David Zavimbe (Batwing) and Matu are still in Gotham, after having defeated Massacre last issue. While in town, they have Lucious Fox upgrade Batwing’s armor, but not too much. David doesn’t want his suit to limit his movements. “He’s not interested in piloting a robot. It’s armor that he wears, not a vessel to travel in.” In other words, David isn’t interested in becoming Batman’s Steel. Matu agrees to attend a gala dinner party. There Matu basically wants David to get laid, but he’s too uptight and single-minded.
They meet Matthew Kalu, their Prime Minister, who is as crooked as they come. Matthew sucks up to them, knowing they are affiliated with Batwing. Luckily, Mr. Fox intervenes.

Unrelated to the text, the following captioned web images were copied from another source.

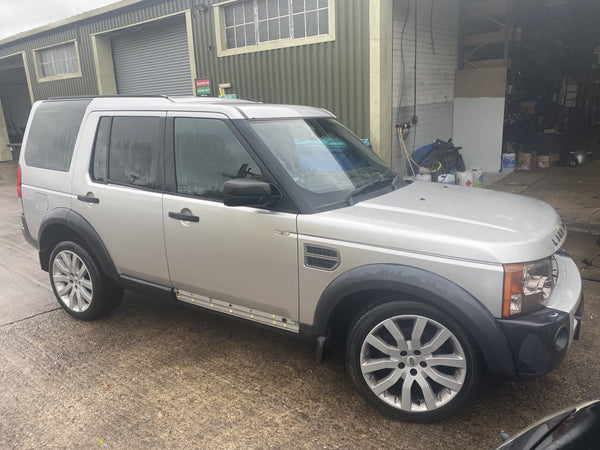 CURRENTLY BREAKING... 2004 LAND ROVER DISCOVERY 3 2.7 TDV6 HSE MANUAL SILVER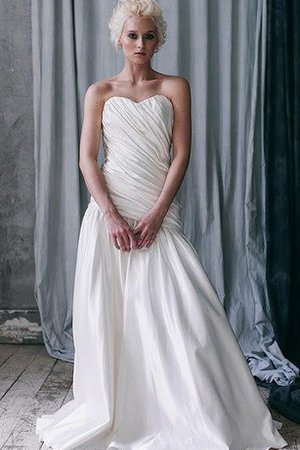 Sleeveless Sweetheart Floor Length Zipper Up Wedding Dress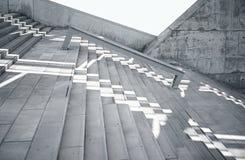 Οριζόντια κενά βρώμικα και ομαλά γυμνά συγκεκριμένα σκαλοπάτια φωτογραφιών με άσπρο Sunrays που απεικονίζει στην επιφάνεια Κενή π Στοκ Εικόνες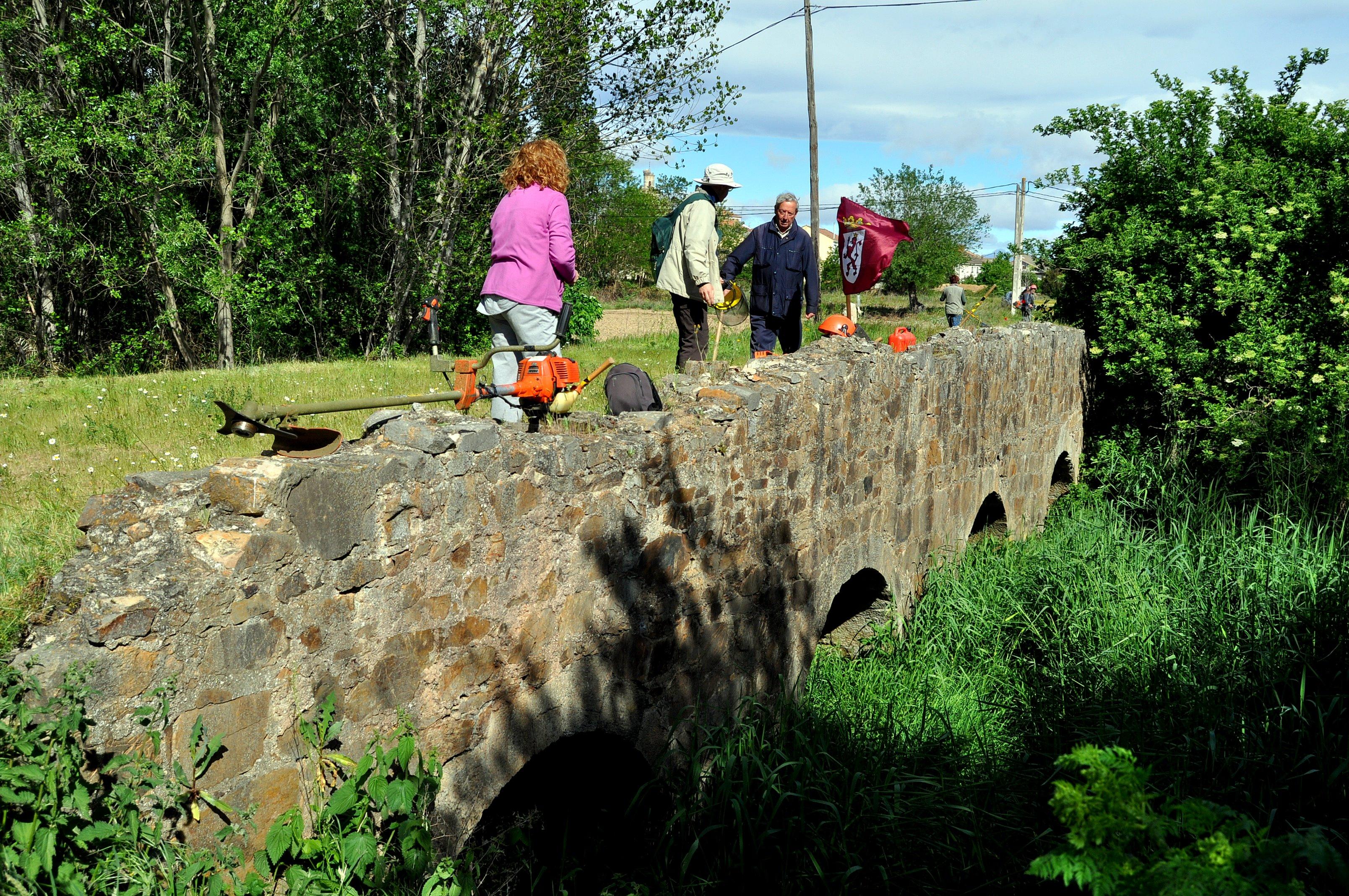 Inicio de trabajos en puente el puente sobre el río Peces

Then the Owls strike, targeting Lucious. They start a fire as a distraction. David rushes off and puts on his armor. Alfred, from the Batcave, mobilizes the Bat forces. Batwing just makes it in time to rescue Lucious, but the Owl assassin resists his every assault. Batwing surmises this killer has super healing powers and can heal a broken bone is seconds.
Batwing takes the fight outside, but the killer grabs the Prime Minister and demands Lucious Fox in exchange. Lucious volunteers himself. Batwing makes a last ditch attack and blows the killer’s arms off! The Prime Minister praises Batwing, who simply elbows him in the face. Batwing then takes the Owl into custody.
This was an effective stand alone story, which is nice considering the first storyline lasted eight issues. It’s also a much lighter story with no personal stake for Batwing. It was just a simple super hero action story. Once again, that was a refreshing change of pace. Sometimes you just need a short, entertaining story.
I’m a big fan of Marcus To’s art, and he did a great job here. It didn’t quite pop for me as much as his work on The Huntress, but it was still solid and well-done. I’m a little on the fence about this title. The last couple of issues have not been as good as the first few, so I was inching close to dropping it, but Marcus To’s art is enough to keep me hanging in at least for a few more issues.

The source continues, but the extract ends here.